Workers scale up and down based on demand and your configuration.

### Worker states

| State            | Description                                                                   | Billing                |
| ---------------- | ----------------------------------------------------------------------------- | ---------------------- |
| **Initializing** | Downloading image, loading code                                               | Yes                    |
| **Idle**         | Scaled down, waiting for requests                                             | No                     |
| **Running**      | Processing requests                                                           | Yes                    |
| **Throttled**    | Temporarily unable to run due to host <MachineTooltip /> resource constraints | No                     |
| **Outdated**     | Marked for replacement after update                                           | Yes (while processing) |
| **Unhealthy**    | Crashed; auto-retries for up to 7 days                                        | No                     |

### Scaling behavior

```python theme={"theme":{"light":"github-light","dark":"github-dark"}}
@Endpoint(
    name="demo",
    gpu=GpuGroup.ANY,
    workers=(0, 5),   # (min, max) - Scale to zero when idle, up to 5 workers
    idle_timeout=60   # Seconds before running workers scale down
)
def process(data): ...
```

**Example**:

1. First job arrives → Scale to 1 worker (cold start).
2. More jobs arrive while worker busy → Scale up to max workers.
3. Jobs complete → Workers stay running for `idle_timeout` seconds before scaling down to idle.
4. No new jobs → Scale down to min workers.

## Cold starts and warm starts

Understanding cold and warm starts helps you predict latency and set expectations.

### Cold start

A cold start occurs when no workers are available to handle your job, because:

* You're calling an endpoint for the first time.
* All workers have been scaled down after not processing requests for `idle_timeout` seconds.
* All running workers are busy processing requests.

**What happens during a cold start**:

1. Runpod provisions a new worker with your configured GPU/CPU.
2. The worker image starts (dependencies are pre-installed during build).
3. Your function executes.

**Typical timing**: 10-60 seconds total, depending on GPU availability and image size.

<Note>
  When using `flash build` or `flash deploy`, dependencies are pre-installed in the worker image, eliminating pip installation at request time. When running standalone scripts with `@Endpoint` functions outside of a Flash app, dependencies may be installed on the worker at request time.
</Note>

### Warm start

A warm start occurs when a worker is already running and idle:

* Worker completed a previous job and is waiting for more work.
* Worker is within its `idle_timeout` period.
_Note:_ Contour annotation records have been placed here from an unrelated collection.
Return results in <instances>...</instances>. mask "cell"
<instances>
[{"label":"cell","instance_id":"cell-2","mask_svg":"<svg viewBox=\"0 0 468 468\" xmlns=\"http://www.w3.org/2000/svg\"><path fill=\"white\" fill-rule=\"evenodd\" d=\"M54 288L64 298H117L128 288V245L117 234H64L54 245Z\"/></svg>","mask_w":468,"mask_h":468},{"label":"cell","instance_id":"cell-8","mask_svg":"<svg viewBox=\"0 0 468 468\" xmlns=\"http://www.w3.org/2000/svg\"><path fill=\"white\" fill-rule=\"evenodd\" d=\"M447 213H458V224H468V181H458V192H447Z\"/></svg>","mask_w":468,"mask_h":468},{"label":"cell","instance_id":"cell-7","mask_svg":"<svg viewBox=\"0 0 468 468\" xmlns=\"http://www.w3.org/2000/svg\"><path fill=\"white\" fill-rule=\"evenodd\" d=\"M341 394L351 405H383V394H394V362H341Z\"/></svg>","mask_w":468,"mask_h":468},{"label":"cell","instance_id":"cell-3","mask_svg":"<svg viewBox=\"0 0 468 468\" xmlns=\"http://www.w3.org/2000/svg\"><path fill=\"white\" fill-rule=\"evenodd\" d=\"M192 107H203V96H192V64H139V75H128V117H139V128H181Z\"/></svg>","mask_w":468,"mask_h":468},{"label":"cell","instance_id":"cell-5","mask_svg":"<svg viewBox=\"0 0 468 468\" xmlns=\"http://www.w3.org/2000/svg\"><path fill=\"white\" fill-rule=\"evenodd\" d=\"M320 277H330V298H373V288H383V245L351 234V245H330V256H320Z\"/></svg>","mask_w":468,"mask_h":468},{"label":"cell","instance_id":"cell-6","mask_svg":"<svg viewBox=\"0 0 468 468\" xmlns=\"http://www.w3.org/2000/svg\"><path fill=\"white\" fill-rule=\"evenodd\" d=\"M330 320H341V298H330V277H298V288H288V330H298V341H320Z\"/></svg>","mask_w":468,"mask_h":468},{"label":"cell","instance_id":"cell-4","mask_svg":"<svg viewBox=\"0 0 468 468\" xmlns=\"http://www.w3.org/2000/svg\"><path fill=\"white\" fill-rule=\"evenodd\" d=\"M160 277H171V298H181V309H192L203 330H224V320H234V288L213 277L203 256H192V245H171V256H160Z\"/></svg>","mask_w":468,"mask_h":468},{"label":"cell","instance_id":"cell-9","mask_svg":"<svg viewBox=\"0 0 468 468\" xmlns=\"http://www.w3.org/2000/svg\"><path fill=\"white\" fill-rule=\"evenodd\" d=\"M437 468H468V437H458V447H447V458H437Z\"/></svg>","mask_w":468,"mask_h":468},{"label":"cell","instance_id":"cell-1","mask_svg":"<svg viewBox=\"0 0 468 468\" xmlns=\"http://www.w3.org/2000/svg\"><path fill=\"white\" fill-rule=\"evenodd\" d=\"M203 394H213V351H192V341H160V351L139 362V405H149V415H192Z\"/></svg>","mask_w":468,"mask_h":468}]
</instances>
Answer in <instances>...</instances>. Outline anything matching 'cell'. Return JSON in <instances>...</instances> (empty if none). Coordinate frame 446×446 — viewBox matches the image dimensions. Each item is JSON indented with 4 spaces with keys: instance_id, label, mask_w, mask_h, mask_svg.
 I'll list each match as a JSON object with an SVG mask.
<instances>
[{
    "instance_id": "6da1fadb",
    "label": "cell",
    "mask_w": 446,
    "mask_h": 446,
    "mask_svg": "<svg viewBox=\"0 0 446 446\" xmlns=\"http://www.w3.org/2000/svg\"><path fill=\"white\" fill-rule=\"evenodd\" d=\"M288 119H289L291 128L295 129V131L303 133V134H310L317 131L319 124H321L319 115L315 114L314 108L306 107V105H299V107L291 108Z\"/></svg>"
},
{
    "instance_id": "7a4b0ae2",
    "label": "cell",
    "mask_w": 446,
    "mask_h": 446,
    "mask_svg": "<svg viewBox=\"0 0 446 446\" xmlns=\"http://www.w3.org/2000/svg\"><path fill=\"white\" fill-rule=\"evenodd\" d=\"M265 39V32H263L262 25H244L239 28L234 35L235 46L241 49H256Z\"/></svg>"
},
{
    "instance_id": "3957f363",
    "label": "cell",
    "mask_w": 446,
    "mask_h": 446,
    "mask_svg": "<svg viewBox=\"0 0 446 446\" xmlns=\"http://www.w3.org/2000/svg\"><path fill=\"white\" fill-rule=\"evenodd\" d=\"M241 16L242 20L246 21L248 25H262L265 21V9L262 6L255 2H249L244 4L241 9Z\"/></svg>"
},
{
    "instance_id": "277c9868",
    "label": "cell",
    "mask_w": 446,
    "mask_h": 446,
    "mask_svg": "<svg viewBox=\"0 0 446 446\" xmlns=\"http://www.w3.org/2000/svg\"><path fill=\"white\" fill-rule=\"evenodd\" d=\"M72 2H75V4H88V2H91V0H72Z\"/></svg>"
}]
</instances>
**What happens during a warm start**:

1. Job is routed immediately to the idle worker.
2. Your function executes.

**Typical timing**: \~1 second + your function's execution time.

### The relationship between configuration and starts

Your `workers` and `idle_timeout` settings directly affect cold start frequency:

* `workers=(0, n)`: Workers scale to zero when not processing. Every request after the `idle_timeout` period triggers a cold start.
* `workers=(1, n)`: At least one worker stays ready. First concurrent request is warm, additional requests may cold start.
* Higher `idle_timeout`: Workers stay running longer before scaling down, reducing cold starts for sporadic traffic.

See [configuration best practices](/flash/configuration/best-practices) for specific recommendations based on your workload.